Não estava ele demasiado velho para gozar a popularidade; lia com avidez todos os artigos publicados sobre sua personalidade e pedia aos amigos que lhe enviassem, como porte a pagar, tudo quanto saísse a seu respeito. Em 1854, Wagner mandou-lhe um exemplar do Anel dos Nibelugen com uma palavra sobre o juízo do filosofo sobre a musica. Em vista dessas homenagens o grande pessimista se tornou nos últimos anos quase um otimista; tocava flauta com freqüência depois do jantar, e agradecia ao Tempo tê-lo varrido dos ardores da mocidade. Começou a vir gente de toda parte para vê-lo; e ao completar senta anos, em 1858, teve congratulações de todos os países do mundo.

Schopenhauer ia viver mais dois anos. A 21 de setembro de 1860 esteve a mesa para o breakfast, aparentemente bom de saúde. Uma hora depois a dona da casa o encontrou ainda a mesa - mas morto.          

29 de abr. de 2011

Schopenhauer_Sua Época

Por que motivo a primeira metade do século dezenove deu surto a uma série de poetas pessimistas – Byron da Inglaterra, Musser na França, Heine na Alemanha, Leopardi na Itália, Pushkin e Lermontof na Rússia; a um grupo de compositores – Schubert, Schummann, Chopin e ainda o Beethoven da ultima fase [um pessimista que procurava mostrar-se otimista];e, acima de tudo a um filosofo eminentemente pessimista – Artur Schopenhauer?  

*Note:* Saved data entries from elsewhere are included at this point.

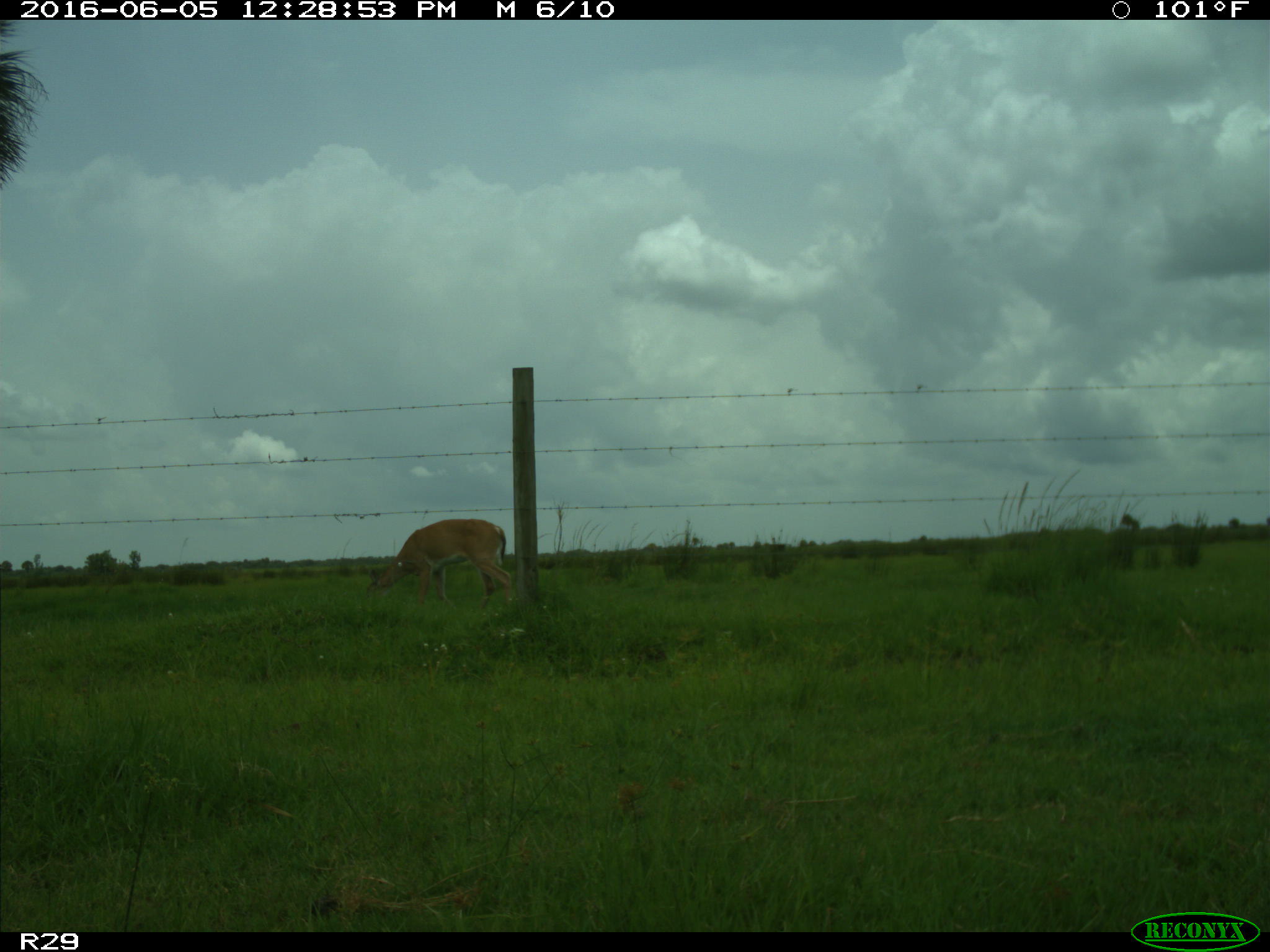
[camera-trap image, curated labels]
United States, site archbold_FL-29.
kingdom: Animalia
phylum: Chordata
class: Mammalia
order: Artiodactyla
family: Cervidae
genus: Odocoileus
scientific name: Odocoileus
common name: deer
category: unidentified deer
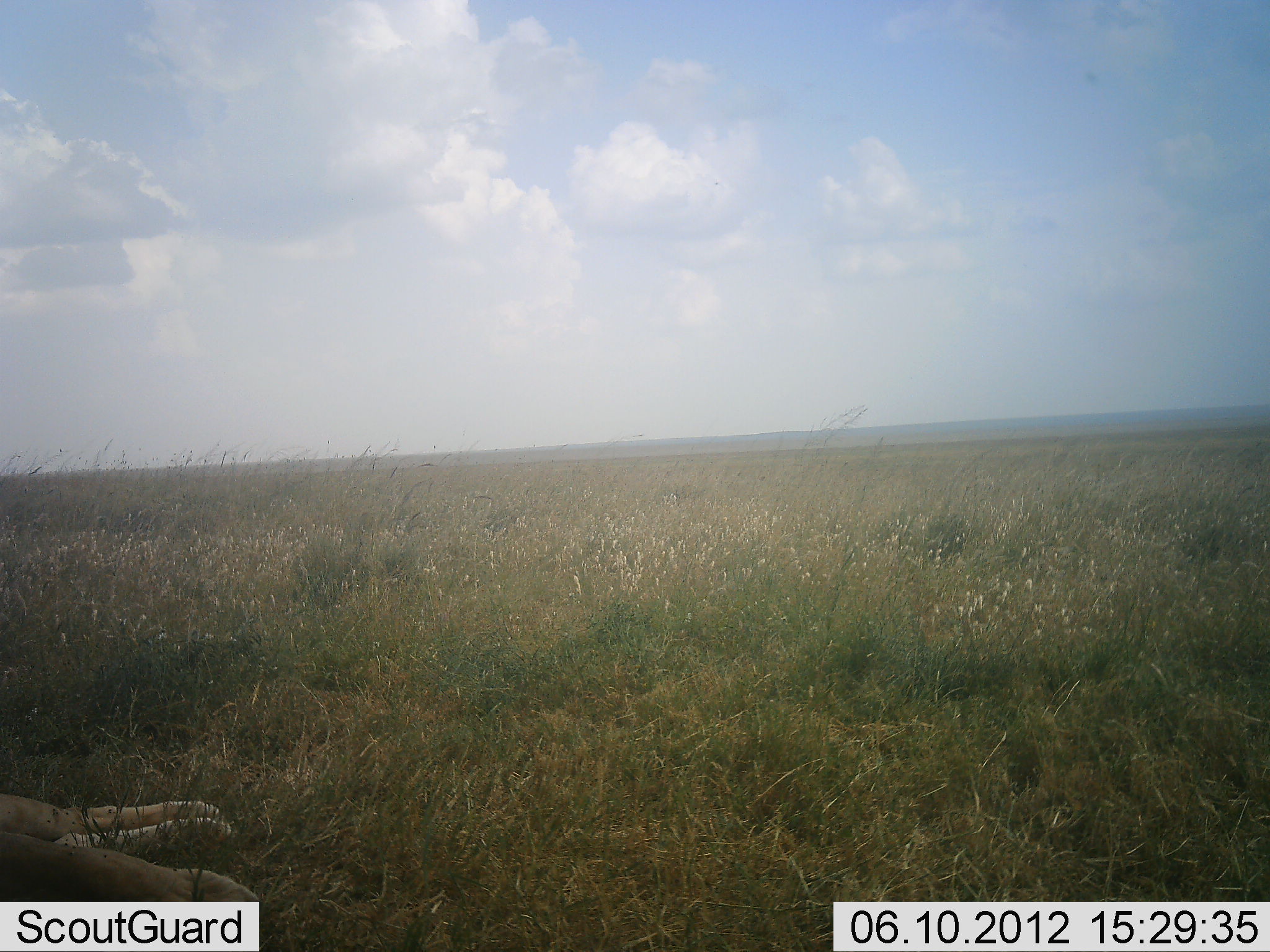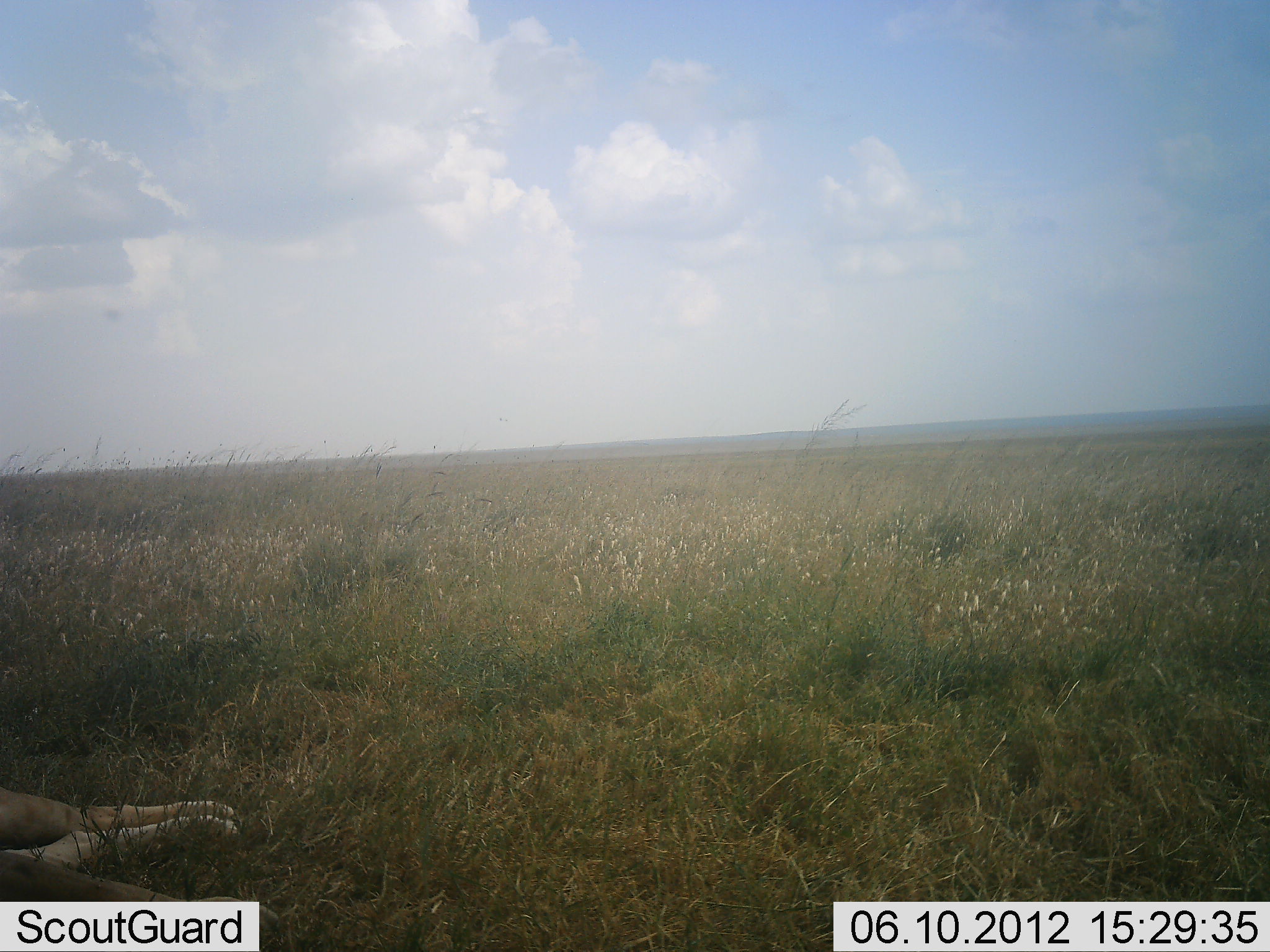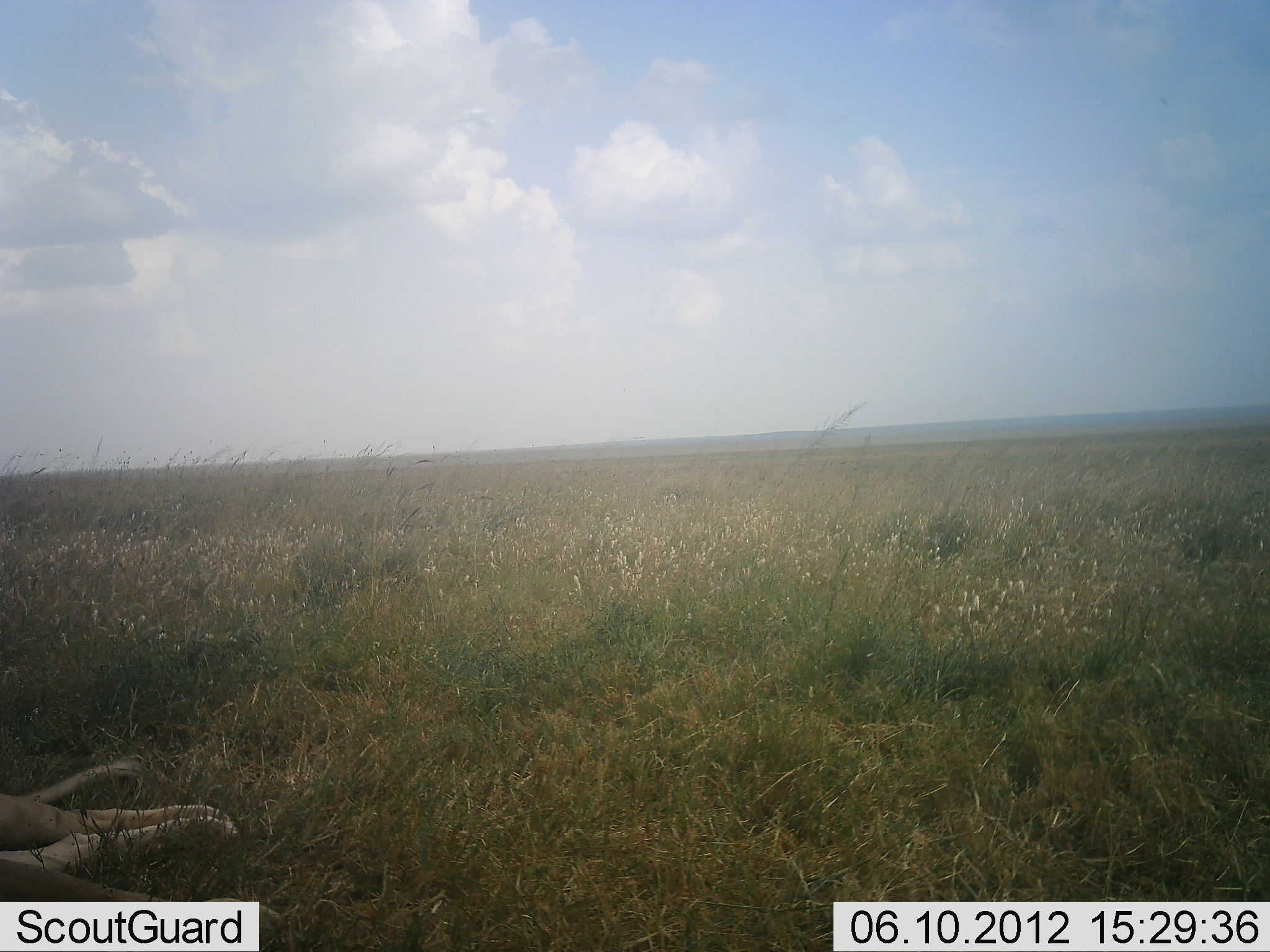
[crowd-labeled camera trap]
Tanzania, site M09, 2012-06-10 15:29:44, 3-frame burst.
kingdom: Animalia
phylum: Chordata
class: Mammalia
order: Carnivora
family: Felidae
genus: Panthera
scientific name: Panthera leo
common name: lion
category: lionfemale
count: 1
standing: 0%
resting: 100%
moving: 0%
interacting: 0%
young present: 0%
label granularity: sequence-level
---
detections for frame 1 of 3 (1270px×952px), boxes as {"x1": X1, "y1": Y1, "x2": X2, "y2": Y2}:
animal: {"x1": 1, "y1": 792, "x2": 259, "y2": 902}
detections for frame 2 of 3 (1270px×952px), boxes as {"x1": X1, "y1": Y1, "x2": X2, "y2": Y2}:
animal: {"x1": 0, "y1": 787, "x2": 252, "y2": 901}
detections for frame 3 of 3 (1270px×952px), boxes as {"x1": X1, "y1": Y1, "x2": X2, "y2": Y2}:
animal: {"x1": 1, "y1": 757, "x2": 243, "y2": 903}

A sua grande antologia do infortúnio, O Mundo como Vontade e Idéia, apareceu em 1818. A “Santa” Aliança ia no apogeu. Dera-se a batalha de Waterloo, a Revolução estava morta, o “Filho da Revolução” apodrecia num penedo longe nos mares. Parte da apoteose de Schopenhauer á Vontade era devida a sangrenta e magnífica aparição da Vontade feita homem que foi o pequeno corso; e parte do seu desespero vinha do patético afastamento da ilha de Santa Helena -  a Vontade finalmente derrotada e a negra Morte vencedora única de todas as guerras. Estavam restaurados os Bourbons, os barões feudais voltavam a reclamar suas terras e o pacifico idealismo de Alexandre da Rússia havia dado nascimento a uma liga para a supressão universal do progresso. A grande era fora-se. “Rendo graças a Deus, dizia Goethe, de um tal esgotamento do mundo não haver coincidido com a minha mocidade”.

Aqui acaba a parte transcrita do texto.